Material supplied:
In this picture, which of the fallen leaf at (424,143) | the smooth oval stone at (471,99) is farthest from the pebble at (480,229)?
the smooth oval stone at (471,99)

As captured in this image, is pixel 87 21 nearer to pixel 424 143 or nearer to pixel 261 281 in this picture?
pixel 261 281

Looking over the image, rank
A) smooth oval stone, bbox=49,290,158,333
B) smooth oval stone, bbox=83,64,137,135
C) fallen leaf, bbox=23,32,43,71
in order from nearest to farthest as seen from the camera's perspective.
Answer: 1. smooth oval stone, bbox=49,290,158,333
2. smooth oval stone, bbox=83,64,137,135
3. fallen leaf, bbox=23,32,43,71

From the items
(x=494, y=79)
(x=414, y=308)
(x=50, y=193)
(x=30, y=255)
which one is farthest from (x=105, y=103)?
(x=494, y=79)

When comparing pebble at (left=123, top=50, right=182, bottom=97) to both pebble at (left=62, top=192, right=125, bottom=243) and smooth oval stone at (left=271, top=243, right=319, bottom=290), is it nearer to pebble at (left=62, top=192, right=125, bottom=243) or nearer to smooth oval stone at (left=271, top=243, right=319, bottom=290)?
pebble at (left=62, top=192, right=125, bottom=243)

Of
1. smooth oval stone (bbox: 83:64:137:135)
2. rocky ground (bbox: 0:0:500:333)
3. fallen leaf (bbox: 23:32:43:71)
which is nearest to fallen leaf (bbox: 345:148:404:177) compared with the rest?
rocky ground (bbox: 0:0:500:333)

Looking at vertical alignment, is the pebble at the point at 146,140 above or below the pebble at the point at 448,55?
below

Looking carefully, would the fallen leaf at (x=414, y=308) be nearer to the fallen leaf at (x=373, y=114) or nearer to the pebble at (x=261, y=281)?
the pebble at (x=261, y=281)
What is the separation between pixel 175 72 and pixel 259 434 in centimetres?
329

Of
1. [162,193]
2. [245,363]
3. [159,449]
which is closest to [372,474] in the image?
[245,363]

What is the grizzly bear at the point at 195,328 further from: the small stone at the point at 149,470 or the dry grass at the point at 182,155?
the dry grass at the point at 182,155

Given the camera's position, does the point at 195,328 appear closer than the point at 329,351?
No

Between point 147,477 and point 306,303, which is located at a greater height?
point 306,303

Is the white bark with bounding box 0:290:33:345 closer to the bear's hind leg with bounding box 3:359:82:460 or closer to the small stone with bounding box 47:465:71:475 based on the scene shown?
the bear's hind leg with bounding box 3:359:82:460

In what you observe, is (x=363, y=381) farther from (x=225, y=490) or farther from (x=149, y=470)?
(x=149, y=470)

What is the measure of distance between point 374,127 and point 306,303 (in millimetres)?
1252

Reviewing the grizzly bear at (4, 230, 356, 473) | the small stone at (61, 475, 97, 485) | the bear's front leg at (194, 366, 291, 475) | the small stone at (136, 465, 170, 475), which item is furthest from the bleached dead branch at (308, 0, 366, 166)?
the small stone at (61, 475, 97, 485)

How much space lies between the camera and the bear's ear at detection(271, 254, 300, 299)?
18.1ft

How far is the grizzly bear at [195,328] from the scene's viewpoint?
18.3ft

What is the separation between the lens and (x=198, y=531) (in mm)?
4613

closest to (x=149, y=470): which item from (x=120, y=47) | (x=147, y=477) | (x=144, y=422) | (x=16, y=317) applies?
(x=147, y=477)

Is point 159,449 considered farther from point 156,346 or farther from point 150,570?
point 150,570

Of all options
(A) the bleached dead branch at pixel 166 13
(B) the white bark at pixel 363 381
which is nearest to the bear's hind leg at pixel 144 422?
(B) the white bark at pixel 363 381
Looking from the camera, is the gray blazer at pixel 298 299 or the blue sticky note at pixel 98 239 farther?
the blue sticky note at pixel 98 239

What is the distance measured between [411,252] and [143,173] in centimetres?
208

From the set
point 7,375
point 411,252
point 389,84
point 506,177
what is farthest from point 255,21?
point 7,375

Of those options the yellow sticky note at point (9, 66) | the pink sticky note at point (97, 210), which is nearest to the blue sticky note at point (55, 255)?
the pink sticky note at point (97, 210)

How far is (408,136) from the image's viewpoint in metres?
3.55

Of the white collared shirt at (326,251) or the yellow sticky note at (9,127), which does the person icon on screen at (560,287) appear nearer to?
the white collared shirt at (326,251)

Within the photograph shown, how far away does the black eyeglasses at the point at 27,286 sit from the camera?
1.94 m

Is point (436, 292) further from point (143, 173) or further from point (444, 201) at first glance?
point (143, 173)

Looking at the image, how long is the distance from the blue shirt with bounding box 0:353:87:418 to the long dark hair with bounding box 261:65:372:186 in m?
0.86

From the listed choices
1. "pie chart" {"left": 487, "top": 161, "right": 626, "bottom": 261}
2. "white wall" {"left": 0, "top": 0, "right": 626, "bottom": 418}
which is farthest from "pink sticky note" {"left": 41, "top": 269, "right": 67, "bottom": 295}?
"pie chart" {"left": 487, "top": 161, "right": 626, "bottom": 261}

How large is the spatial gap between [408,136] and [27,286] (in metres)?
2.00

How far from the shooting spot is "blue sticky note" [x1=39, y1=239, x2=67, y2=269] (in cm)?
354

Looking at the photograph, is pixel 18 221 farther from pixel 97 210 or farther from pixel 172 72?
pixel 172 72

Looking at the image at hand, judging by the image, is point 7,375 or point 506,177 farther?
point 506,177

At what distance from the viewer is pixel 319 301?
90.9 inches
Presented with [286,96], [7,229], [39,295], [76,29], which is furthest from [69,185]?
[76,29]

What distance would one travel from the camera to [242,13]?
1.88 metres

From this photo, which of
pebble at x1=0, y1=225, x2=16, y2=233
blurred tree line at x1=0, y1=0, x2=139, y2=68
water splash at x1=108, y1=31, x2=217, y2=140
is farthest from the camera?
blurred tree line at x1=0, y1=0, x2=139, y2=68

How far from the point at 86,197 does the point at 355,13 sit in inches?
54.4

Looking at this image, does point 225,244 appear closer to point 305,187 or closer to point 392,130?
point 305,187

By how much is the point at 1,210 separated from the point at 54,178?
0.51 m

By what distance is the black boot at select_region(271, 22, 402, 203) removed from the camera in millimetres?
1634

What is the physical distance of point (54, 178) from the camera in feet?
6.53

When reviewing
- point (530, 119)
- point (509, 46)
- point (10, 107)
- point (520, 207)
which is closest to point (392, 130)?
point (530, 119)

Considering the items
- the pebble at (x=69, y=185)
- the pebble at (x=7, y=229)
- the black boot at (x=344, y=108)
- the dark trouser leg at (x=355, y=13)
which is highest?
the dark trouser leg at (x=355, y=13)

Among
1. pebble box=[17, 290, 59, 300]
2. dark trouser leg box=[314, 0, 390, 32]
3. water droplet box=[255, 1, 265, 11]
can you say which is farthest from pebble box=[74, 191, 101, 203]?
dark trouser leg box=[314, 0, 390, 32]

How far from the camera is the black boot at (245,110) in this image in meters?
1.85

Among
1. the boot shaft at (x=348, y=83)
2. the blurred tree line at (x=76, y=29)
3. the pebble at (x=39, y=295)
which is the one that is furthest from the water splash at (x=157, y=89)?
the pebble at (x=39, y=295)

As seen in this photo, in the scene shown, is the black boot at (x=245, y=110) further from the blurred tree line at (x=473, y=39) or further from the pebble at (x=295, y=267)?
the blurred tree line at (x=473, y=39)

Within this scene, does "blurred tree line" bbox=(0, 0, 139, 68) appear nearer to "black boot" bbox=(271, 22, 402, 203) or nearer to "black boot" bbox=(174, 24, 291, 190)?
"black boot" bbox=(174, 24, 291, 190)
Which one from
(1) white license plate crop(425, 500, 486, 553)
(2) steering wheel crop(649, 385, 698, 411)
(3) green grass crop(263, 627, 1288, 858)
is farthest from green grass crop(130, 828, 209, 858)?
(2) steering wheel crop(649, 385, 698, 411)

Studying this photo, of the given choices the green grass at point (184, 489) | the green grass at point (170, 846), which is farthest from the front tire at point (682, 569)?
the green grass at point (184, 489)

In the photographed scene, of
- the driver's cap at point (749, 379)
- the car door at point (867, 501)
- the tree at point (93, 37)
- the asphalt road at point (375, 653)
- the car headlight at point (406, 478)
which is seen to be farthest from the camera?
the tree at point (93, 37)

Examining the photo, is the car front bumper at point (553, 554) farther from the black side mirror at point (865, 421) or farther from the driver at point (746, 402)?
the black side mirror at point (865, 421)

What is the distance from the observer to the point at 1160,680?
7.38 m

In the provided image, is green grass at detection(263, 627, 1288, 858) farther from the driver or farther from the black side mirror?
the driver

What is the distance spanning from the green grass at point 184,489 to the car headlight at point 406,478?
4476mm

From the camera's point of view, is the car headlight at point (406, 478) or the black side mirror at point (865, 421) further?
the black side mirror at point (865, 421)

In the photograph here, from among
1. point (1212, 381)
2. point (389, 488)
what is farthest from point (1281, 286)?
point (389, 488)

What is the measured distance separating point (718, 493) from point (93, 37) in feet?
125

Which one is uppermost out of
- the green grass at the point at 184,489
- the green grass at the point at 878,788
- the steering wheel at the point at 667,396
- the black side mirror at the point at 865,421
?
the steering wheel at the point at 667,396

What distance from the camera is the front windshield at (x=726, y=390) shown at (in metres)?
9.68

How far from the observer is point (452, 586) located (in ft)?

Problem description: Your task is to extract the lines running from the one with "What is the distance from" to the end of the material, inclusive, copying each exactly and adding nothing.

Task solution:
What is the distance from the observer to the point at 1160,680?
7.38 m

In the provided image, is green grass at detection(263, 627, 1288, 858) farther from the driver or farther from the black side mirror?
the driver

What is the distance spanning from the green grass at point 184,489 to the car headlight at point 406,478?
4476mm

From the camera's point of view, is the car headlight at point (406, 478) or the black side mirror at point (865, 421) further?
the black side mirror at point (865, 421)

In the photograph here, from among
1. point (1212, 381)
2. point (389, 488)
what is farthest from point (1281, 286)?
point (389, 488)

What is the measured distance separating point (718, 493) from point (93, 37) in feet?
125

Which one is uppermost out of
- the green grass at the point at 184,489
- the green grass at the point at 878,788
- the steering wheel at the point at 667,396
- the black side mirror at the point at 865,421
?
the steering wheel at the point at 667,396

What distance from the camera is the front windshield at (x=726, y=390) shown at (in metres)?
9.68

How far from the observer is point (452, 586) located (in ft)?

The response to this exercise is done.